Matthew William

Personal information
- Full name: Matthew Arthur William
- Born: 31 December 1976 (age 49) Kota Kinabalu, Sabah, Malaysia
- Batting: Right-handed
- Bowling: Off spin
- Role: Batsman

Career statistics
| Competition | FC | LA | ICC T |
| Matches | 1 | 7 | 9 |
| Runs scored | 43 | 124 | 173 |
| Batting average | 21.50 | 17.71 | 24.71 |
| 100s/50s | 0/0 | 0/0 | 0/2 |
| Top score | 27 | 45 | 58 |
| Balls bowled | 0 | 39 | 6 |
| Wickets | – | 0 | 0 |
| Bowling average | – | – | – |
| 5 wickets in innings | – | – | – |
| 10 wickets in match | – | – | – |
| Best bowling | – | – | – |
| Catches/stumpings | 1/0 | 4/0 | 1/0 |
- Source: CricketArchive, 15 January 2008

= Matthew William =

Malaysian cricketer

Matthew Arthur William (born 31 December 1976) is a Malaysian cricketer. A right-handed batsman and off spin bowler, he played for the Malaysia national cricket team between 1995 and 2004.

==Biography==
Matthew William was born in Sabah in 1976, Matthew William made his debut for Malaysia in the Stan Nagaiah Trophy series against Singapore in 1995. He did not play for them in 1996, returning for the same series in February 1997. He represented Malaysia at the 1997 ICC Trophy, which was played in Kuala Lumpur.

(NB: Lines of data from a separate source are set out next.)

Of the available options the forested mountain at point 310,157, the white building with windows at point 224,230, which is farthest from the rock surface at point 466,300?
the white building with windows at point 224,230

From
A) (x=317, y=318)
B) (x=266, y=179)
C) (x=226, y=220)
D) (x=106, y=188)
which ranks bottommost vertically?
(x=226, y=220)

After playing in the Saudara Cup match for the only time in September 1997, he made his List A debut in 1998, playing four matches for Malaysia in the Wills Cup, a Pakistani domestic one-day tournament. Later in the year he represented Malaysia in the cricket tournament at the 1998 Commonwealth Games, hosted in Kuala Lumpur. After playing in the ACC Trophy in Nepal that year, he missed 1999, and played in the Stan Nagaiah Trophy series for the final time in 2000.

He also played in the ACC Trophy tournaments of 2000, 2002, and 2004. The 2004 tournament was the last time, to date, that he played for Malaysia. He played his only first-class match in 2004, an ICC Intercontinental Cup match against Nepal.